[EXCERTO CITADO]
§

Durante o debate, Kirk foi questionado por um membro da audiência sobre o número de tiroteios que tinham acontecido nos Estados Unidos na última década. “A contar com a violência entre gangues?”, retorquiu Kirk, imediatamente antes de ser baleado no pescoço. Eram 12h23 em Orem, Utah. Às 14h40 locais, o Presidente Donald Trump recorreu às redes sociais para confirmar a sua morte. “O grande, até lendário, Charlie Kirk, está morto“, escreveu.

Nas horas que se seguiram ao assassinato, autoridades locais e federais colaboraram para montar uma caça ao homem em busca do atirador, que disparou contra o influencer a partir do telhado de um edifício em frente ao relvado onde decorria o evento, a uma distância de cerca de 125 metros. Depois de duas detenções de “pessoas de interesse” e de pedidos para que o público colaborasse com a investigação, até com a atribuição de uma recompensa, o suspeito foi detido nesta quinta-feira à noite (madrugada de sexta-feira em Lisboa).

O anúncio da detenção, tal como o anúncio da morte, foi feito por Trump. Em entrevista ao programa Fox&Friends, da Fox News, esta sexta-feira de manhã, o chefe de Estado norte-americano declarou que tinha sido feita uma detenção que seria “com grande grau de probabilidade” o atirador, revelando ainda uma série de informações preliminares, sobre as quais admitiu não ter certezas, uma vez que só tinha sido informado das mesmas alguns minutos antes de entrar no programa.

Momentos mais tarde, as autoridades confirmaram a detenção de Tyler Robinson, um jovem de 22 anos, residente noutra localidade do Utah, que terá confessado à família ter matado Charlie Kirk. Como o diretor do FBI, Kash Patel, sublinhou em conferência de imprensa, passaram apenas 33 horas entre o disparo e a sua detenção.

A entrada em cena do FBI, duas detenções e uma linha telefónica popular

Donald Trump estava numa reunião para discutir a ampliação do salão de baile da Casa Branca, esta quarta-feira, quando os seus assessores interromperam o encontro, relatou o Presidente na Fox News. “Eles entraram e disseram: ‘Charlie Kirk está morto’. Eu não sabia o que é que eles queriam dizer. Eu disse: ‘Como assim, morto?‘”, partilhou, acrescentando que colocou imediatamente um ponto final na reunião. “Eu só disse àquelas pessoas: ‘Saiam, vocês têm de sair’.”

§

[OBJETIVOS]
1) Extraia do excerto o trecho que começa em "O anúncio da detenção, tal" e termina em "entrar no programa.".
2) Traduza para inglês esta frase do excerto: "O anúncio da detenção, tal como o anúncio da morte, foi feito por Trump."
3) Enumere todas as pessoas identificadas pelo nome no excerto.
O material apresentado a seguir é independente do excerto.

[INFORMAÇÃO FORNECIDA]
§

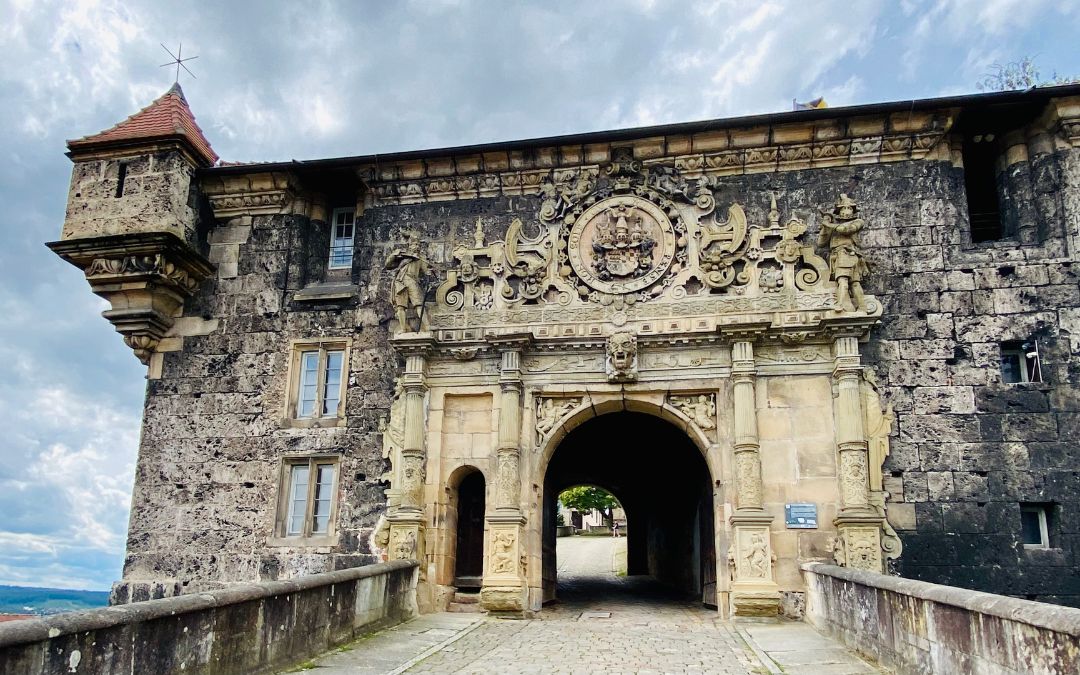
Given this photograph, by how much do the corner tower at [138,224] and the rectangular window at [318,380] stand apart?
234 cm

§

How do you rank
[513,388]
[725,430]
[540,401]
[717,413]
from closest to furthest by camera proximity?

§

[RESPOSTAS AOS EXERCÍCIOS]
1)
O anúncio da detenção, tal como o anúncio da morte, foi feito por Trump. Em entrevista ao programa Fox&Friends, da Fox News, esta sexta-feira de manhã, o chefe de Estado norte-americano declarou que tinha sido feita uma detenção que seria “com grande grau de probabilidade” o atirador, revelando ainda uma série de informações preliminares, sobre as quais admitiu não ter certezas, uma vez que só tinha sido informado das mesmas alguns minutos antes de entrar no programa.

2) The announcement of the arrest, like the announcement of the death, was made by Trump.

3) Charlie Kirk, Donald Trump, Tyler Robinson, Kash Patel